If you didn't see it do it!


----------



## ktabic (May 20, 2008)

The Fifth Element is a joy to watch. One of the few films I can watch again (overcoming the curse of a memory just good enough to remember enough of films to become bored on second viewing). The Leeloo fight during the DIva song is great and Zog is just played just right by Oldman (and his weapons demonstration is a hoot)


----------



## Grimward (May 21, 2008)

I love it, too.  Tucker's kind of annoying, but is obviously supposed to be so.  I thought the General (ie, Dallas' commanding officer) had just the right amount of zaniness to fit in with the rest of the flick.  Willis, Jovanovich and Oldman are great, of course.  "Ba-da Boom!"


----------



## Drachir (May 24, 2008)

Great film.  Have watched it several times even with its flaws (the lunatic car chase - something that would highly unlikely in a world of flying cars.  There would have to be some sort of way to prevent people from doing that) and the fact that is a world where a complete being can be constructed from a miniscule amount of protoplasm why does Gary Oldman limp throughout the entire film?  That being said it was a most enjoyable bit of escapism; all the more so because Oldman makes such a great villain.  And of course, Jovovich is "perfect."


----------



## Parson (May 24, 2008)

True to my contrarian nature --- I hated this film. 

I never once believed the setting.

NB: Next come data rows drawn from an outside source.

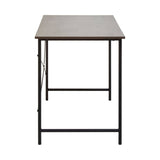 Bradbury Dark Oak Desk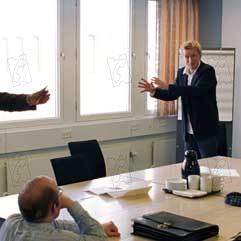 Bilder The Boss Of It All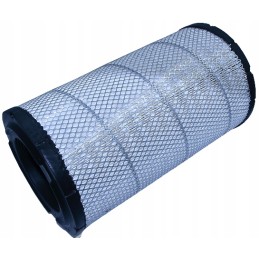 Sukomplektuoti oro filtrai sa16197 sa16203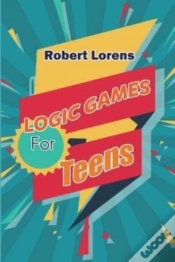 Capa do artigo Logic Games For Teens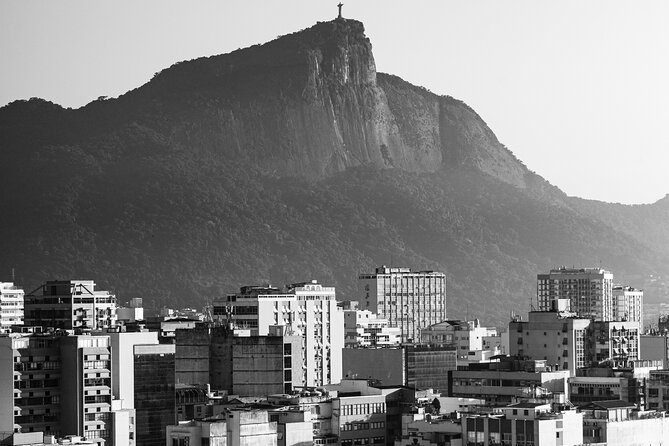 Private Tour - 5 Hours Customized Tour With a Local Guide in Rio - Price and what you actually get for $125.46 per person
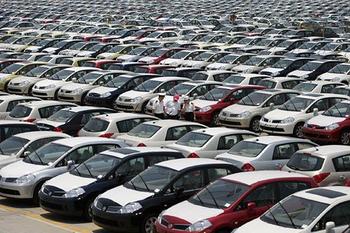 NDRC researcher predicts Chinese automobile sales growth to decrease in 2013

I never once believed the characters. Some of the violence was so far over the top that everyone would have been dead.The "heroine's" custom was only meant to titillate, (I can't imagine how many wardrobe malfunctions there must have been! 

This movie doesn't even deserve to mentioned in the same breath as "Enemy Mine," "Alien," "Predator," any of the Star Wars (especially the original trilogy) or even the Star Trek movies (as flawed as they were). I would rate this lower than the awful TV series "Lost in Space."


----------



## yngvi (May 24, 2008)

Back off 'Lost in Space', I was raised with Dr. Smith _et al_.  For it's time it was funny and imaginative (by the way, I also liked 'My Favourite Martian')

The Fifth Element is very watchable for me.  I think Bruce Willis at his most likeable makes the film what it is (sorry Jean Luc wossisname).


----------



## Parson (May 25, 2008)

"My favorite Martian" was indeed a funny and enjoyable show. But they were aiming for funny. "Lost in Space," I think, was trying to take itself seriously. It only really works as low camp material. Remember it was the same time as "Star Trek" which was so far in advance of "Lost in Space" both scientifically and in story telling there is really no comparison. Both did suffer from the available level of special effects. I could overlook them for "Star Trek" but not for "Lost in Space." By today's standards they are awful, but fairly cutting edge for 1965-67.


----------